Given text.
Study: Second-hand Smoke Brings Higher Risk of Heart Attack
07/14/04
CBN.com - New evidence has been found on the dangers of second-hand smoke.
A British study shows that non-smokers who inhale that smoke, even in small amounts, are at high risk for heart attack.
If you do not smoke, breathing in hazy air from the smoking section of a restaurant can be annoying, but there has been little hard evidence that inhaling second-hand smoke does any lasting harm, until now.
Dr. Michael Fiore of the University of Wisconsin Medical School, says, "For the first time, we have hard evidence, physical evidence, of second-hand smoke getting into the bodies of non-smokers and putting their health a risk."
In the study, researchers followed over 2,000 non-smokers for 20 years, measuring their blood for levels of a substance called Cotinine, which is a by-product of nicotine.
Dr. Fiore said, "What they found is that those individuals who had Cotinine in their blood stream, but were not smokers, had a much greater risk of heart attacks."
The risk was twice as high as earlier studies suggest. Non-smokers breathing in second-hand smoke increased their risk of heart attack by 60 percent. And it did not take large amounts.

Instructions for the task.
Reproduce, word for word, the stretch of the second-hand smoke article from "Dr. Michael Fiore" through "by-product of nicotine.".

Dataset.
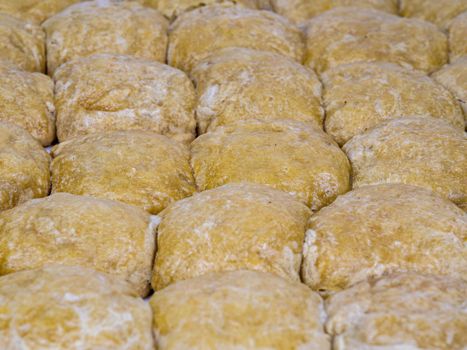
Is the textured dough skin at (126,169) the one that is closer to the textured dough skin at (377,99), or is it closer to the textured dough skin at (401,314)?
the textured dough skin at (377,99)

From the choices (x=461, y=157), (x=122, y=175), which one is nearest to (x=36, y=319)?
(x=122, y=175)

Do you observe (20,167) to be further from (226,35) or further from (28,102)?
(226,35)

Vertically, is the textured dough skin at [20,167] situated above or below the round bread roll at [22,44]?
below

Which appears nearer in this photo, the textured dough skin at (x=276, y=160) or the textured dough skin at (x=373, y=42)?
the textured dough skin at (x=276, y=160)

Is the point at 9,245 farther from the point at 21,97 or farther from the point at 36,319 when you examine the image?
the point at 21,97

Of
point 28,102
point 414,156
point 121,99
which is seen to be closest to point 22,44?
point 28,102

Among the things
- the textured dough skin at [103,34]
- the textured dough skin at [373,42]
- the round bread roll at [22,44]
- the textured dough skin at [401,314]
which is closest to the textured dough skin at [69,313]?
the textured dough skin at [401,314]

Written response.
Dr. Michael Fiore of the University of Wisconsin Medical School, says, "For the first time, we have hard evidence, physical evidence, of second-hand smoke getting into the bodies of non-smokers and putting their health a risk."
In the study, researchers followed over 2,000 non-smokers for 20 years, measuring their blood for levels of a substance called Cotinine, which is a by-product of nicotine.